Ustalają zakres strat, jakie trucizna wyrządziła środowisku.
Na wyniki pracy specjalistów czeka policja. - Musimy je znać, zanim postawimy zarzuty sprawcy - wyjaśnia Marek Rydzewski, rzecznik prasowy KPP Świecie. - Badania wyjaśnią też czy trucizna dostawała się do Mątawy od dłuższego czasu, czy tylko ten jeden raz.
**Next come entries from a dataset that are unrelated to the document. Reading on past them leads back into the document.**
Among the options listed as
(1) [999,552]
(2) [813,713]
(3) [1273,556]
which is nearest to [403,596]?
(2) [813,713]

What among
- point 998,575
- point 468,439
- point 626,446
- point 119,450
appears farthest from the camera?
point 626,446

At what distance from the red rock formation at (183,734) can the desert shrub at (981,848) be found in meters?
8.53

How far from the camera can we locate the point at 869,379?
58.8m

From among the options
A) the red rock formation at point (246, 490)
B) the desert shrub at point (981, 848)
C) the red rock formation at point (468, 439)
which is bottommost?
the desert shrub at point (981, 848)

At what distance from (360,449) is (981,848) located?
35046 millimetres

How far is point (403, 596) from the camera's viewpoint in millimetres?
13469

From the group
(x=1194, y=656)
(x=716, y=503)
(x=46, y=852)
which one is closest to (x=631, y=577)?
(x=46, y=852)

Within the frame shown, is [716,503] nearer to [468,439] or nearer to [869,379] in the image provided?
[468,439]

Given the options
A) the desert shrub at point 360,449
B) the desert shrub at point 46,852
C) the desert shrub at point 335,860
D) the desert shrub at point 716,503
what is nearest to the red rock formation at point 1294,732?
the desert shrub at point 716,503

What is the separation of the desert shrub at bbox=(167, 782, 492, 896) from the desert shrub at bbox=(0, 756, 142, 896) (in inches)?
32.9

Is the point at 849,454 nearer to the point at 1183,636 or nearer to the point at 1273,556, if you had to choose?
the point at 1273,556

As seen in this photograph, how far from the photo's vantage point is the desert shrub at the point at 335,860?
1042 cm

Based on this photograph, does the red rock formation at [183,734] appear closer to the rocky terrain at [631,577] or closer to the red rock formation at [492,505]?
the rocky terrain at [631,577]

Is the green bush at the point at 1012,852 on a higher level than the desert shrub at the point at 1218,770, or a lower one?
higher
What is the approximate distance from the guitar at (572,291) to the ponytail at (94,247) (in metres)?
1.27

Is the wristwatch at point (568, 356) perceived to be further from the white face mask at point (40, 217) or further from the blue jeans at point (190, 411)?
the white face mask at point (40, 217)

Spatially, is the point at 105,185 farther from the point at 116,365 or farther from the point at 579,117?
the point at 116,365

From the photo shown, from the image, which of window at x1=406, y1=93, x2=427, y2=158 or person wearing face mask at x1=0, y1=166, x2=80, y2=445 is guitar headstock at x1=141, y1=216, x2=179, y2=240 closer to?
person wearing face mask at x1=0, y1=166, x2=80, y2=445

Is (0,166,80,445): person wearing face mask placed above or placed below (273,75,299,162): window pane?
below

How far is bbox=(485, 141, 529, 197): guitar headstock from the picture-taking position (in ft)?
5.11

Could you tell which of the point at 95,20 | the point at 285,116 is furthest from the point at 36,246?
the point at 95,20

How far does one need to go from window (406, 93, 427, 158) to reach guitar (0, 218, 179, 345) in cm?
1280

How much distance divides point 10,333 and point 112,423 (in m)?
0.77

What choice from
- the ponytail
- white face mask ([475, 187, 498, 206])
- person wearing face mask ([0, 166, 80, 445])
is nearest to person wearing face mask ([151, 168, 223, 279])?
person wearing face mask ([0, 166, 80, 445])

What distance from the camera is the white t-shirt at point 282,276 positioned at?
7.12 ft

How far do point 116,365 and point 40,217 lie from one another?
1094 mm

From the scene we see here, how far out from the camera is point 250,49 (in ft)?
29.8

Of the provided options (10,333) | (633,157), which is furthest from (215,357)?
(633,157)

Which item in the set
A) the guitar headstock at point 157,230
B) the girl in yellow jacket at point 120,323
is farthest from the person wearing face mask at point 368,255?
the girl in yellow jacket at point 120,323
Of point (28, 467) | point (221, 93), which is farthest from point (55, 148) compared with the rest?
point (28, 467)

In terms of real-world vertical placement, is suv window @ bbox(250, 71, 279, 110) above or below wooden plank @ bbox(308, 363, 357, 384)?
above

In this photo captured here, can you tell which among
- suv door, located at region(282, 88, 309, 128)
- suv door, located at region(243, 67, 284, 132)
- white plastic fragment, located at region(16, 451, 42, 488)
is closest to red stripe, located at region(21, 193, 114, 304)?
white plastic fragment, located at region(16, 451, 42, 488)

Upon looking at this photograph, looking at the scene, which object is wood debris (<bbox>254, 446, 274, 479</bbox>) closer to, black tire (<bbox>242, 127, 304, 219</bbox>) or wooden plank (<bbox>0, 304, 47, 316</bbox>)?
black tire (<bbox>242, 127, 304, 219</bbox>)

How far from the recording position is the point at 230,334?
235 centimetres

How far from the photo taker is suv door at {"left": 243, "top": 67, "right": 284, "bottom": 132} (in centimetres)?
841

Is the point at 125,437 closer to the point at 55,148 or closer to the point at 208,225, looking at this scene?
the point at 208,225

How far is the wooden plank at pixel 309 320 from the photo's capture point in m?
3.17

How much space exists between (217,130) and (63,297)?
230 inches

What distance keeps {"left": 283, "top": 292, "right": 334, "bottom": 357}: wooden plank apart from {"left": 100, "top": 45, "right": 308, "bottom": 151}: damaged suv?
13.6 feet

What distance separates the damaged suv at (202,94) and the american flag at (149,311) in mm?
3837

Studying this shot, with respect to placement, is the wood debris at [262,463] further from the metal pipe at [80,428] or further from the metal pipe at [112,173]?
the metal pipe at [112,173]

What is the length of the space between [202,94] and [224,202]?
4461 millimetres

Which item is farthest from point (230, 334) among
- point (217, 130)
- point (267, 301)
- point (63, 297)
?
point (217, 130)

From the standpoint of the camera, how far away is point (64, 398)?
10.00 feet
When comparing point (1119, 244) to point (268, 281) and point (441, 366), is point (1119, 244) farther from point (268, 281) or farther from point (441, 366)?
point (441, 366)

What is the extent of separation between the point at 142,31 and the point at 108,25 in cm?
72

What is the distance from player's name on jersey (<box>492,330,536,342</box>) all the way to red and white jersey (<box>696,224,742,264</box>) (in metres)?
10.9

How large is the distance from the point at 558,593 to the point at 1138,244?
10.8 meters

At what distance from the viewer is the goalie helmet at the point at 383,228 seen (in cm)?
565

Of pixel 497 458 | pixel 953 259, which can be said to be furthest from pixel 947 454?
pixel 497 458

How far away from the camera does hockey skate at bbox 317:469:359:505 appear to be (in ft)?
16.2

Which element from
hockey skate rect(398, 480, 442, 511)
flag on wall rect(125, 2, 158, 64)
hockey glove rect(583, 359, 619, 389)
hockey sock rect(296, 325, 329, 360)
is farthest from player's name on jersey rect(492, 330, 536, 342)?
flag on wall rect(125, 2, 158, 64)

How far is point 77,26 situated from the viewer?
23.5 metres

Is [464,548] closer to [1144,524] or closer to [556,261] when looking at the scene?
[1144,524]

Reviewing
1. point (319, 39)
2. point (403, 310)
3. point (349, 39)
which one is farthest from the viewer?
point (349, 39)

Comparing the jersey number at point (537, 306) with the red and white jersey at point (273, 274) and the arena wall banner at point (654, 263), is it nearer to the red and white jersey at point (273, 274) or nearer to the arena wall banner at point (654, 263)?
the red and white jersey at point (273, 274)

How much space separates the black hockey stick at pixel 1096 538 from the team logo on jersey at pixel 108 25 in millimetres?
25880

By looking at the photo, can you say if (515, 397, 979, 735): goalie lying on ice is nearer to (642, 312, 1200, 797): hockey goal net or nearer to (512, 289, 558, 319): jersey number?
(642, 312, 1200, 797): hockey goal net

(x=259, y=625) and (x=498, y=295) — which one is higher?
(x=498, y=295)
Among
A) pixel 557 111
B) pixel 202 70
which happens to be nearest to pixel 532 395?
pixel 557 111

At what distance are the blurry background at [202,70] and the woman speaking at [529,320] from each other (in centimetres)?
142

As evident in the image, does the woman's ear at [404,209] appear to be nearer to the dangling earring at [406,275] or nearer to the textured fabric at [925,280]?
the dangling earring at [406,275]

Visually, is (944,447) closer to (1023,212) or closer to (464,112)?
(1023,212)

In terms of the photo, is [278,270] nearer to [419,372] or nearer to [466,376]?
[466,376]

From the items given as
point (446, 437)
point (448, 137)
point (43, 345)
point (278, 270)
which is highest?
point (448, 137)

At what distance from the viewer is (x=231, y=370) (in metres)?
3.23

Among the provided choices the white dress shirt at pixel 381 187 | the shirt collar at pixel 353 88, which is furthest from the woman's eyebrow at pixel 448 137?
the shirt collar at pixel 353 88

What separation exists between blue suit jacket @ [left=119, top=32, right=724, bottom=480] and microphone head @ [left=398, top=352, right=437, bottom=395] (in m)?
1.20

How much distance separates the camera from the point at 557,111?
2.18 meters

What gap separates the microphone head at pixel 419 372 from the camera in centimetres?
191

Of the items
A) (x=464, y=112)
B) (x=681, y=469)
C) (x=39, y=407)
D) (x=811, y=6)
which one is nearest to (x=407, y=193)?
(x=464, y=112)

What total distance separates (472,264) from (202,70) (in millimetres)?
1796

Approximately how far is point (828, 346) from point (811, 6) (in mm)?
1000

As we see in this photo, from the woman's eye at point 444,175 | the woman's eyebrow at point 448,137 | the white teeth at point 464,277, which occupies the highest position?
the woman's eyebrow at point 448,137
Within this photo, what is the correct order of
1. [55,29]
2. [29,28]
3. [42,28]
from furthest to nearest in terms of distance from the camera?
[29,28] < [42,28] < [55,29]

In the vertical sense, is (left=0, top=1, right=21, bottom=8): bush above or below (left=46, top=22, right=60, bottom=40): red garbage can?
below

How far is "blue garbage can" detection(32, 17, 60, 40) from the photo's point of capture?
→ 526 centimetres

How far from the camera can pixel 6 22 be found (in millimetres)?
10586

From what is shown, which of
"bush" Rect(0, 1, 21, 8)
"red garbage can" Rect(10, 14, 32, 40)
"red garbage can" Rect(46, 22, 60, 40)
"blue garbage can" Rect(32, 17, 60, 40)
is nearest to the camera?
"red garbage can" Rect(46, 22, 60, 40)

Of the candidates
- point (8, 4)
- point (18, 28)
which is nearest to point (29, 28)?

Sprawca, na swój koszt, poddał utylizacji słomę
Sprawcą szybko namierzonym jest właściciel stacji benzynowej w Dolnej Grupie. Namierzonym i przyznającym się do winy, skoro straż pożarna informuje: - Sprawca, na swój koszt, poddał utylizacji słomę nasączoną tą ropą, która zanieczyściła Mątawę. O wyjęciu z rzeki słomianej zapory zdecydował inspektor Wojewódzkiego Inspektoratu Ochrony Środowiska - dodaje Tomasz Sadecki ze straży pożarnej w Świeciu.
Udało się zatrzymać
Przypomnijmy, że tłusta plama na Mątawie postawiła na nogi, w ubiegłą sobotę, dwa zastępy strażaków. Dzień i noc pilnowali trzech słomianych tam, które miały zablokować drogę truciźnie, niebezpiecznie zbliżającej się doły.